ARM functions.. and performance


#1

I was trying to compact the code for my looper objects.

old code was

uint32_t pos = __USAT(inlet_pos, 28);
if (pos>attr_table.LENGTH)
pos = attr_table.LENGTH;

int8_t temp1= (bitmask1&attr_table.array[pos])>>24;
int8_t temp2= (bitmask2&attr_table.array[pos])>>16;
int8_t temp3= (bitmask3&attr_table.array[pos])>>8;
int8_t temp4= (bitmask4&attr_table.array[pos]);

outlet_o1 = ((int32_t) temp1)<<20;
outlet_o2 = ((int32_t) temp2)<<20;
outlet_o3 = ((int32_t) temp3)<<20;
outlet_o4 = ((int32_t) temp4)<<20;

new code is

uint32_t pos = __USAT(inlet_pos, 28);
if (pos>attr_table.LENGTH)
pos = attr_table.LENGTH;

uint32_t sample = attr_table.array[pos]; 

int32_t temp1= extract(sample,0,24);
int32_t temp2= extract(sample,0,16);
int32_t temp3= extract(sample,0,8);
int32_t temp4= extract(sample,0,0);

outlet_o1 = (temp1)<<20;
outlet_o2 = (temp2)<<20;
outlet_o3 = (temp3)<<20;
outlet_o4 = (temp4)<<20;

where the function extract(arg1,arg2,arg3) is defined in the local data section

int32_t extract(int32_t op1,int32_t op2,int32_t op3)
{
  int32_t result;

  __ASM volatile ("sxtab %0, %1, %2, ROR #24" : "=r" (result) :  "r" (op2), "r" (op1) );
  return(result);
}

I thought that using an ARM function would have improved performance (the old code used several bitshifts and castings instead) .. Which however is not the case.
....................
What the exercise asks:
Restate the paragraph of the forum post that begins "I thought that using an ARM function" more briefly, keeping its main facts. You will not need the listing.

Data block:
....................
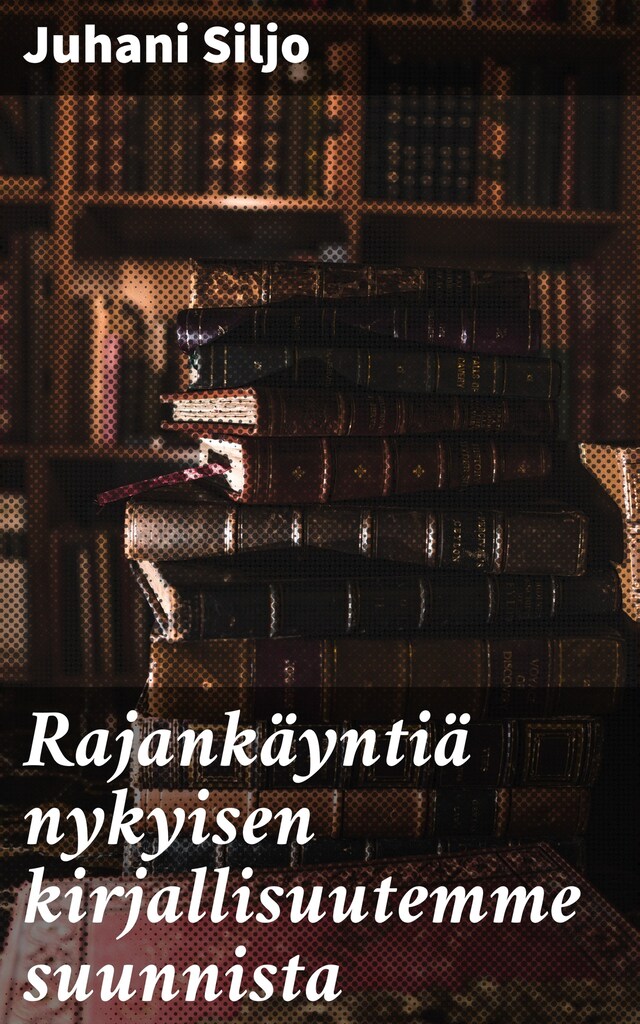 Juhani Siljo

Rajankäyntiä nykyisen kirjallisuutemme suunnista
....................
Worked solution:
The writer expected an ARM function to perform better than the old code's bitshifts and casts, but it did not.